Sur les conclusions en injonction :
6. Eu égard au motif d’annulation retenu par le présent jugement, il y a seulement lieu d’enjoindre à la préfète du Rhône, en application des dispositions de l’article L. 911-2 du code de justice administrative, de statuer à nouveau sur la situation de M. A en prenant une décision expresse dans le délai de deux mois à compter de la notification du présent jugement.
Sur les frais de l’instance :
7. M. A étant bénéficiaire de l’aide juridictionnelle totale, son conseil peut se prévaloir des dispositions de l’article L. 761-1 du code de justice administrative et de l’article 37 de la loi du 10 juillet 1991. En application de ces dispositions, il y a lieu de mettre à la charge de l’Etat, partie perdante dans la présente instance, le versement d’une somme de 1 200 euros à Me Fréry, conseil de M. A, sous réserve de sa renonciation à percevoir la part contributive de l’Etat au titre de l’aide juridictionnelle.
D E C I D E :
Article 1er : La décision implicite par laquelle le préfet du Rhône a refusé de délivrer un titre de séjour à M. A est annulée.
Article 2 : Il est enjoint à la préfète du Rhône de réexaminer la demande de M. A dans un délai de deux mois suivant la notification du jugement.
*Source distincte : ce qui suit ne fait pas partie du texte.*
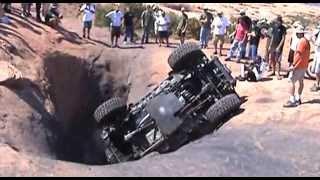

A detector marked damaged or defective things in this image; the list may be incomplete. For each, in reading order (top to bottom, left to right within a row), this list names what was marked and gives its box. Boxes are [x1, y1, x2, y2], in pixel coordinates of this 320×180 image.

overturned jeep [93, 43, 242, 164]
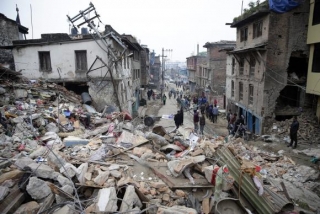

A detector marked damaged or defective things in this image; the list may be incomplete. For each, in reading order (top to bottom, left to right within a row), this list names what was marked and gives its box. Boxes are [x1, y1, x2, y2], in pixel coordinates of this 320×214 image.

Article 3 : L’Etat versera à Me Fréry la somme 1 200 (mille deux cents) euros en application de l’article L. 761-1 du code de justice administrative, sous réserve de sa renonciation à percevoir la part contributive de l’Etat au titre de l’aide juridictionnelle.
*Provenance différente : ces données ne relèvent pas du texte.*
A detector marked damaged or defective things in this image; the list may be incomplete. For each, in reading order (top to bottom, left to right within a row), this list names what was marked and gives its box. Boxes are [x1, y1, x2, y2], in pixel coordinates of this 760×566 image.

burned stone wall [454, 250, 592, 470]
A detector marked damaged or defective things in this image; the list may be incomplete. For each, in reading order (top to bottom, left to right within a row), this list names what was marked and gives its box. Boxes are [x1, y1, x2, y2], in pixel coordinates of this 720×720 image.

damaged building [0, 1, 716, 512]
Article 4 : Le surplus des conclusions de la requête est rejeté.
Article 5 : Le présent jugement sera notifié à M. B A, à Me Fréry et à la préfète du Rhône.
Délibéré après l’audience du 27 mai 2025, à laquelle siégeaient :
Mme Bour, présidente ;
Mme Jorda, première conseillère ;
Mme Le Roux, conseillère.
Rendu public par mise à disposition au greffe, le 10 juin 2025.
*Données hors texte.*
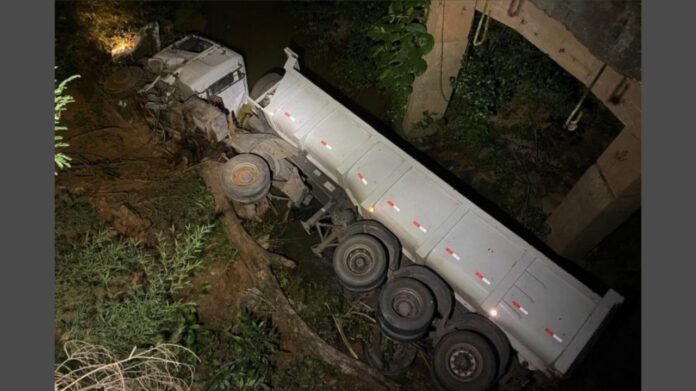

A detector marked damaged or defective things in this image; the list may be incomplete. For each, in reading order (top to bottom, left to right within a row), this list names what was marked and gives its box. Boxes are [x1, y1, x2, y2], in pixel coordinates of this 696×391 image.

crashed white truck [107, 35, 624, 390]
overturned vehicle [107, 34, 624, 391]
La présidente-rapporteure,
A-S. BourL’assesseure la plus ancienne,
V. Jorda
La greffière,
S. Rivoire
La République mande et ordonne à la préfète du Rhône en ce qui la concerne ou à tous commissaires de justice à ce requis en ce qui concerne les voies de droit commun contre les parties privées, de pourvoir à l’exécution de la présente décision.